This is going to be brief (for once). The series is still interesting. Toby is still creating "Oh, Toby!" moments, but this time, she's joined in her faux pas by most of the cast. Toby's liege sends her after his missing (adult) niece, who is in charge of a small independent Faerie political unit named Tamed Lightning. Most of Tamed Lightning is a computer company, and it turns out that the place is hosting a serial killer: especially problematic for Fae, who otherwise can expect to live forever. What follows is a semi-locked room mystery, because communications in and out of Tamed Lightning are ... problematic.
So I thought an awful lot of the plot was telegraphed, even though Toby was missing all sorts of things for most of the book, and the non-murderous people at ALH (the company) were missing all the things that they weren't actively hiding from Toby.
- It was pretty clear less than a quarter of the way into the book that Alex and Terrie were more or less automatically seducing Toby and Quentin. About halfway through it, I began to suspect that they were the same person.
- The telephone situation was suspicious to me long before it was suspicious to Toby.
- April was my number one suspect for the murders when I was about 70% of the way in, although there wasn't any motive. But I was pretty sure that the fact that she didn't understand normal living beings was going to be involved.
- Gordan as a suspect occurred to me at roughly the same time. And then I double-thought myself away from her because she so obviously disliked Toby and Quentin that it was somehow too easy to think of her as a murderer.

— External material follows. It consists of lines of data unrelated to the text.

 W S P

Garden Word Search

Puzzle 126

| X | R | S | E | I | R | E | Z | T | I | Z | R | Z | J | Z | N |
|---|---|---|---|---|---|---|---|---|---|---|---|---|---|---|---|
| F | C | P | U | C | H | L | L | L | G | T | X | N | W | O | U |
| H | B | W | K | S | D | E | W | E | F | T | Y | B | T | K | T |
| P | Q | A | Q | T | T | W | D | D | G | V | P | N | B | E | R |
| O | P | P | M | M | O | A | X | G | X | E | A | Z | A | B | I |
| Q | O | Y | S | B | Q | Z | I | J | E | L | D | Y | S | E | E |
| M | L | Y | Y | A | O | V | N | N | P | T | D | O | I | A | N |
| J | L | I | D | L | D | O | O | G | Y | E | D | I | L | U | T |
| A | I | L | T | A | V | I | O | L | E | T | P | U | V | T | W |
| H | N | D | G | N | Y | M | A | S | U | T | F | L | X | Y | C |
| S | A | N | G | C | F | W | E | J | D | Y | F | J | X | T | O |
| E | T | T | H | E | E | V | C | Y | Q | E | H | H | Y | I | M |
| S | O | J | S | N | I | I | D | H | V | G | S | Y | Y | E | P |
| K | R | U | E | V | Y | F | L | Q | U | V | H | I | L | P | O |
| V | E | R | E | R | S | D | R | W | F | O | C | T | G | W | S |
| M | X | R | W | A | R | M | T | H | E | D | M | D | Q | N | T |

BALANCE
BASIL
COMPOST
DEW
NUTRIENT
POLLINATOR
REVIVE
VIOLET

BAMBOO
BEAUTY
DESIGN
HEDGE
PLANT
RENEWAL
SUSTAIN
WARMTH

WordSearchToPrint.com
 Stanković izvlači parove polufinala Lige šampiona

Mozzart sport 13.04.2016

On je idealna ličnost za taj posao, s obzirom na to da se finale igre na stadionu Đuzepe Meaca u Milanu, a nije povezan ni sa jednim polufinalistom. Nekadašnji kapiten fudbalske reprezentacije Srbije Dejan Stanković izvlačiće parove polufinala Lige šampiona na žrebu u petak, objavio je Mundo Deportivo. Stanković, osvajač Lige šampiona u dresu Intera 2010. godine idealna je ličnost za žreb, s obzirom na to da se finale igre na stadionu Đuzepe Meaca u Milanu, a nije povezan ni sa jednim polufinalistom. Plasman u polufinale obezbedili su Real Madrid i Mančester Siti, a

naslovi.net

- It was also clear, less than halfway through, that the ALH staff were lying through their teeth about a lot of things.
I don't know whether I've ever mentioned that I used to read a lot of mysteries, ranging from Heron Carvic's cozy "Miss Seeton" series to Ed McBain's hard-boiled police procedurals. I don't think McGuire played very honestly here with the core of the mystery. I don't believe that there was any way that a reader could have anticipated Gordan's motivation, nor how deranged she was.
What ALH – and Gordan in particular – was trying to accomplish has been explored before in stories I've read. C.J. Cherryh's Voyager in Night come to mind, for example.
Still, I enjoyed the ride while I was on it.